(Rows from a dataset)
•••••
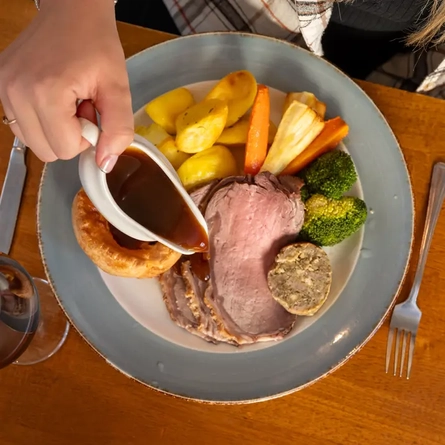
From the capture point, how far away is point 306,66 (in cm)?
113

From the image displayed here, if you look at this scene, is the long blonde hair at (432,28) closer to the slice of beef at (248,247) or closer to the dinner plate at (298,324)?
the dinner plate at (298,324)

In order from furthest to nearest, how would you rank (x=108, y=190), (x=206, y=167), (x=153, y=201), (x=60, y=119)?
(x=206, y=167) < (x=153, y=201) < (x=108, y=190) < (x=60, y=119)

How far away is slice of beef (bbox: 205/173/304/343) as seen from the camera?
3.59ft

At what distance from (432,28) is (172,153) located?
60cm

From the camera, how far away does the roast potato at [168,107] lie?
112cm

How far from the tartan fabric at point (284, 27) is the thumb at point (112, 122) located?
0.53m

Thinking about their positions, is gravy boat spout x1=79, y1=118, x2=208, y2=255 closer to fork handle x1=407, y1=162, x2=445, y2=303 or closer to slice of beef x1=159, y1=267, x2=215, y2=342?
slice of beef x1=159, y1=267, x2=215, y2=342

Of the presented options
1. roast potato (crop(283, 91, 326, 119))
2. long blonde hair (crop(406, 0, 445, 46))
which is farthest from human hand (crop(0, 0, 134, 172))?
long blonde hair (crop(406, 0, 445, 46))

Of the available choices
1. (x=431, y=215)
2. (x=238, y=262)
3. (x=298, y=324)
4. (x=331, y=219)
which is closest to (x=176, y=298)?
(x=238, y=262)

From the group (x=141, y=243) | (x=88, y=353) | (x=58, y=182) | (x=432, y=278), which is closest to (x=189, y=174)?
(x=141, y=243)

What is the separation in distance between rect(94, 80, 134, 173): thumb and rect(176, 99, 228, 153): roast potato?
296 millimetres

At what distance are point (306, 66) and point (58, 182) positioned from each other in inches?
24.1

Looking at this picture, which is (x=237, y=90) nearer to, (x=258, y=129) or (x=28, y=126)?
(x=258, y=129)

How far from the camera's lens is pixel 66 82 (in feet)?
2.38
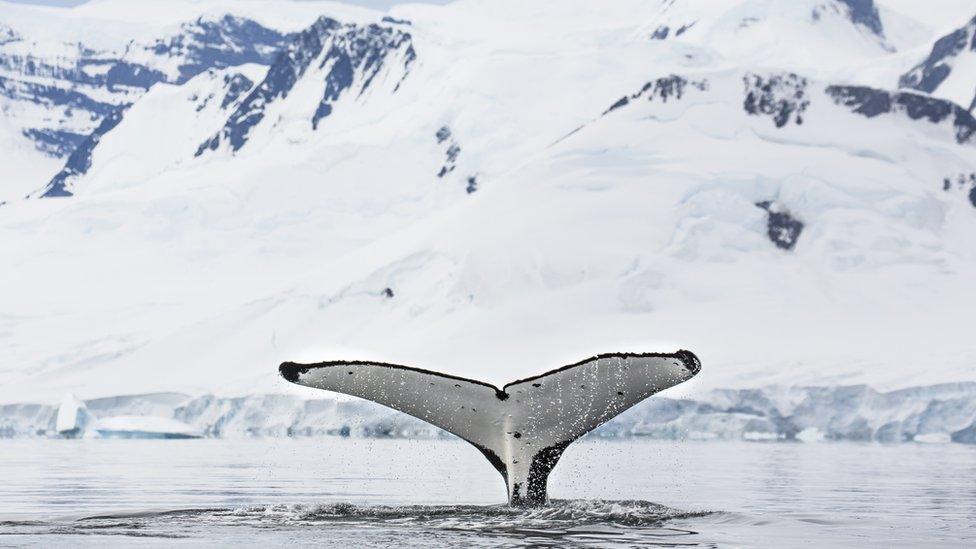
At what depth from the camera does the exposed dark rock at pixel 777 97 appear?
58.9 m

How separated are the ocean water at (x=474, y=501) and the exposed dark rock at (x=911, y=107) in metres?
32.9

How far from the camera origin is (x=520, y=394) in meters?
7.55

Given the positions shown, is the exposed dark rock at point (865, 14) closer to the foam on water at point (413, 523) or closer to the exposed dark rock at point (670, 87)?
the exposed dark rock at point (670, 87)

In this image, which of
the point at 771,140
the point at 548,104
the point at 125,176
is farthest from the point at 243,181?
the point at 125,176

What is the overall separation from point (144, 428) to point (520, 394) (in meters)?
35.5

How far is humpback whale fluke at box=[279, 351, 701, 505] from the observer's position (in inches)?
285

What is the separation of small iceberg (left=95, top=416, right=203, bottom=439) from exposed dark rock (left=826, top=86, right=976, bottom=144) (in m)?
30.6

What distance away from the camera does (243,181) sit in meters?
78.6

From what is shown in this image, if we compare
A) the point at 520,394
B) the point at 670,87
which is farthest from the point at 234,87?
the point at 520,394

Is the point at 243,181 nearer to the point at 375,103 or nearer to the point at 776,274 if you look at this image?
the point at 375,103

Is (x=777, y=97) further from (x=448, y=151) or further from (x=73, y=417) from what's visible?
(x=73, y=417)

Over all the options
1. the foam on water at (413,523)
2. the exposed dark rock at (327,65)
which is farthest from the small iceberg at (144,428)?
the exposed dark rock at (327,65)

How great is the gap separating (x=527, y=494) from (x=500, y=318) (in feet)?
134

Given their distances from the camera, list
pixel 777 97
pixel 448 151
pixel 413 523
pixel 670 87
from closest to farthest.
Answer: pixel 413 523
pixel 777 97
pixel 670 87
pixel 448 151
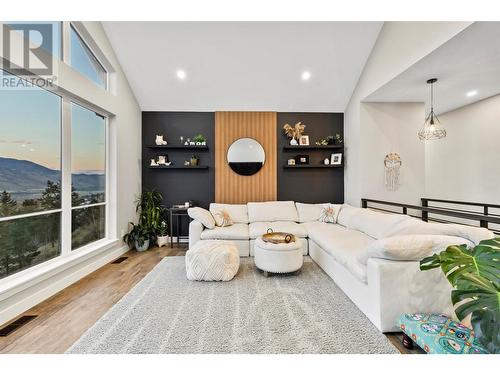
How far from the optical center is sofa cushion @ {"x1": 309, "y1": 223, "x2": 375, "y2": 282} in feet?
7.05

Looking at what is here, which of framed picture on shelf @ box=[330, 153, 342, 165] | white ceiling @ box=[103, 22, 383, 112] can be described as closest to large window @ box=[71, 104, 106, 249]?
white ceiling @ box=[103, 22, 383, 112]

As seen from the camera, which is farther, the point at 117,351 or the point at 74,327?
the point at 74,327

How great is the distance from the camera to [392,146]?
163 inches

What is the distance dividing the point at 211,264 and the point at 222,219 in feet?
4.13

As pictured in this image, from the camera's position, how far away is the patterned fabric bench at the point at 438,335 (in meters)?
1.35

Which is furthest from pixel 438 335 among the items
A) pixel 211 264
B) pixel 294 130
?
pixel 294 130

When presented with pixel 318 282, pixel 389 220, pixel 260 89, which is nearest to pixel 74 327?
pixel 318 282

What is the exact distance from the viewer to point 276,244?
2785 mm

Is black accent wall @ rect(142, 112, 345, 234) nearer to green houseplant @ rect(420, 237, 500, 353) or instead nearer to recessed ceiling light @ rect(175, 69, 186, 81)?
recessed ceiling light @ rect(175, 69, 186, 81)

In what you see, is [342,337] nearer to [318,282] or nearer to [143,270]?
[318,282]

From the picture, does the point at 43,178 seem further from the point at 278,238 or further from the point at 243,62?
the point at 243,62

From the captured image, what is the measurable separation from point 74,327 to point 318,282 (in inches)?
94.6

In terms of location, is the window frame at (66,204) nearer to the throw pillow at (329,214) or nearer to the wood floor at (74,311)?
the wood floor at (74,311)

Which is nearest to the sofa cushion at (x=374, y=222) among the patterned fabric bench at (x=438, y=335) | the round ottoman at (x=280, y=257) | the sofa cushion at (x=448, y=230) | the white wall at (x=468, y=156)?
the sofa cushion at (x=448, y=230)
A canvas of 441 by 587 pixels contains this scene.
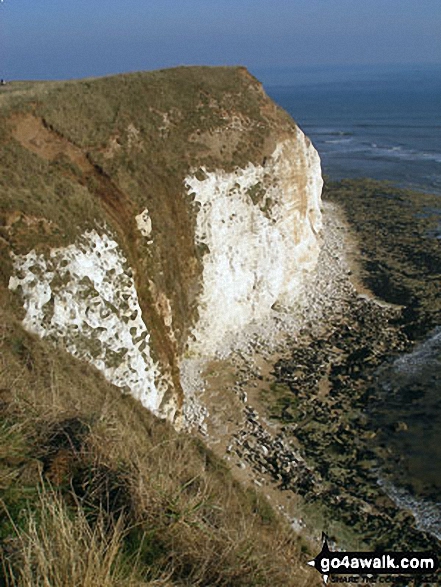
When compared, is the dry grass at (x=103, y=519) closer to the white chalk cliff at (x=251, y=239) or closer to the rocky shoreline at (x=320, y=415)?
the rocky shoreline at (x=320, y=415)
•••••
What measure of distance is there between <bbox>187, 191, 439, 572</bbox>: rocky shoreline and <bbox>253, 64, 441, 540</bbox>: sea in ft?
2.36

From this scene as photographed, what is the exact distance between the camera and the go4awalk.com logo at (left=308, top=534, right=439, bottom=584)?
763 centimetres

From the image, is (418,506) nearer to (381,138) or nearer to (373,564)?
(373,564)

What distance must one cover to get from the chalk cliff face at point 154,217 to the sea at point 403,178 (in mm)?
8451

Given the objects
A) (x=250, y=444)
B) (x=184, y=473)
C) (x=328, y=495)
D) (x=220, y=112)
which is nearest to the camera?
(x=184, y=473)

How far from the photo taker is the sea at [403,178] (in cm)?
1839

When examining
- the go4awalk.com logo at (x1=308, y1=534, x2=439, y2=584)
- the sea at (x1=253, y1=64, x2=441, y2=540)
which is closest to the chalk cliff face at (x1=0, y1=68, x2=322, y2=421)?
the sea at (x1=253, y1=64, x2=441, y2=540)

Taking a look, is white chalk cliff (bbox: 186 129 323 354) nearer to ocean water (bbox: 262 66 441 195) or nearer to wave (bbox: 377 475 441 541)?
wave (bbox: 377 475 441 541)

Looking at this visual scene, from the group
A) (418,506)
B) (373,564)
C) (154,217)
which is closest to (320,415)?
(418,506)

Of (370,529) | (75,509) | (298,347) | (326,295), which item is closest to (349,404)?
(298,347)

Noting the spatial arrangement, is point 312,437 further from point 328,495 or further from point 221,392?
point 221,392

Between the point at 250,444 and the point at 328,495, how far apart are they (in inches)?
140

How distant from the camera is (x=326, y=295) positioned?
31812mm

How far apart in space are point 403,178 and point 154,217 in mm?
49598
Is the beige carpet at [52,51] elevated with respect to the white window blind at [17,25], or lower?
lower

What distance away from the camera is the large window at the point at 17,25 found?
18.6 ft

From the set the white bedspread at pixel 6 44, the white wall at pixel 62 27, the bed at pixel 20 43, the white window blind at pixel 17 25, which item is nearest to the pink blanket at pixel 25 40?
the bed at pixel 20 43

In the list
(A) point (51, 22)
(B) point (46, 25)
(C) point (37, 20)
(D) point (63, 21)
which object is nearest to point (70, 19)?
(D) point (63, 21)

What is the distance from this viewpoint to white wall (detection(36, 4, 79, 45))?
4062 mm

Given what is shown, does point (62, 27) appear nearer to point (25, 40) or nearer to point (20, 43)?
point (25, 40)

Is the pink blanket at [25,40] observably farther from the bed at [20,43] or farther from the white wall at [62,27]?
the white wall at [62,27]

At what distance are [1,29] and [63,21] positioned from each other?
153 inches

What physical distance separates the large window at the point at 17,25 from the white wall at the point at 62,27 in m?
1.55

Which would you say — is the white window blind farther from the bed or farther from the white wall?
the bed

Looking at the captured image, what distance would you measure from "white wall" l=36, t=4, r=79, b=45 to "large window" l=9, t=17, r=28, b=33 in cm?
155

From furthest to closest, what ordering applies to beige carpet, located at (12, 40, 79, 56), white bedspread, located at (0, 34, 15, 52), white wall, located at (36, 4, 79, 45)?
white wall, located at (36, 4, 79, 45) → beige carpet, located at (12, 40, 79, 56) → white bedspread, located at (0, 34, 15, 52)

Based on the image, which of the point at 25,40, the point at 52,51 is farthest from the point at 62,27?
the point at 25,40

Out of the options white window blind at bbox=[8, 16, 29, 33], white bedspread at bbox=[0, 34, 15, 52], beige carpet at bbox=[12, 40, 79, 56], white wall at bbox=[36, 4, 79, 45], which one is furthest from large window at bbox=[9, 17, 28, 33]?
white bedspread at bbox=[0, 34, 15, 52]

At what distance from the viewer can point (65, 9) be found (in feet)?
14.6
•••••
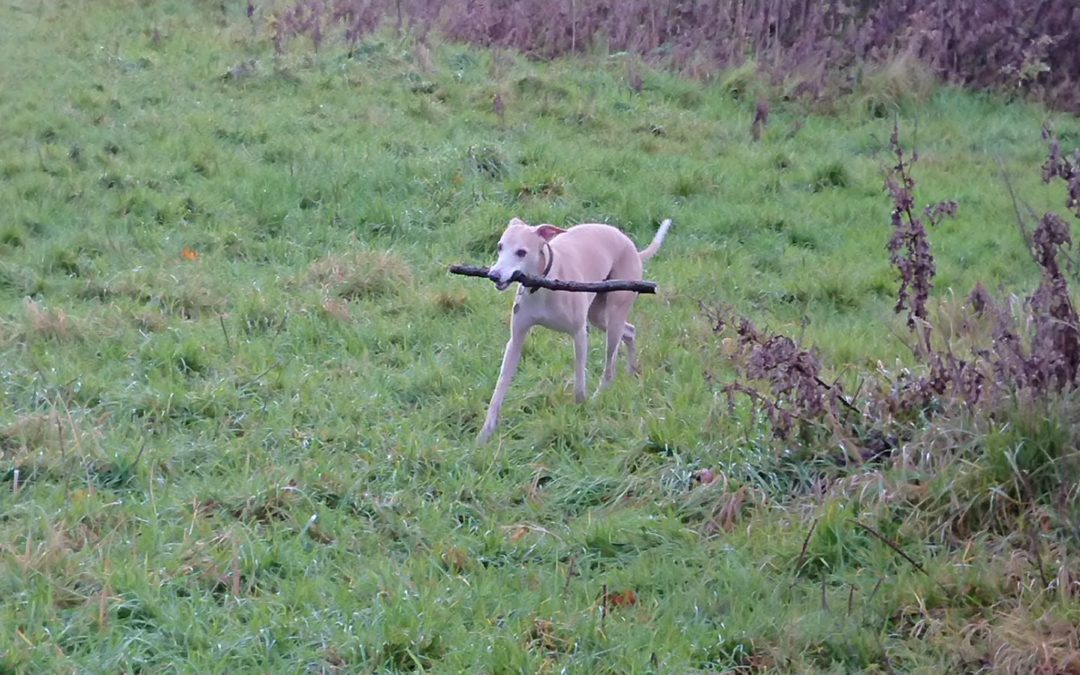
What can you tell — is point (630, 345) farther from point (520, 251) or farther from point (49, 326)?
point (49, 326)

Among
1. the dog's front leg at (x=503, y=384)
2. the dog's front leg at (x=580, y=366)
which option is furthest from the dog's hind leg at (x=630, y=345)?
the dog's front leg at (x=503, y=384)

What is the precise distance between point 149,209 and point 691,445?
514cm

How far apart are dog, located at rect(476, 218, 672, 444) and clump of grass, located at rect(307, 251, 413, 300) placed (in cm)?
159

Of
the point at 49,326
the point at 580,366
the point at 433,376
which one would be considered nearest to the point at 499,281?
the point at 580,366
•••••
| EXERCISE OBJECTIVE |
Select every line in the records above that holds the word "bottom" and copy those lines.

| EXPECTED ANSWER |
What is the separation of small iceberg (left=95, top=416, right=203, bottom=439) from exposed dark rock (left=826, top=86, right=976, bottom=144) (in m)?
From this scene as photographed, what is the exact distance between the camera and the go4awalk.com logo at (left=308, top=534, right=439, bottom=584)?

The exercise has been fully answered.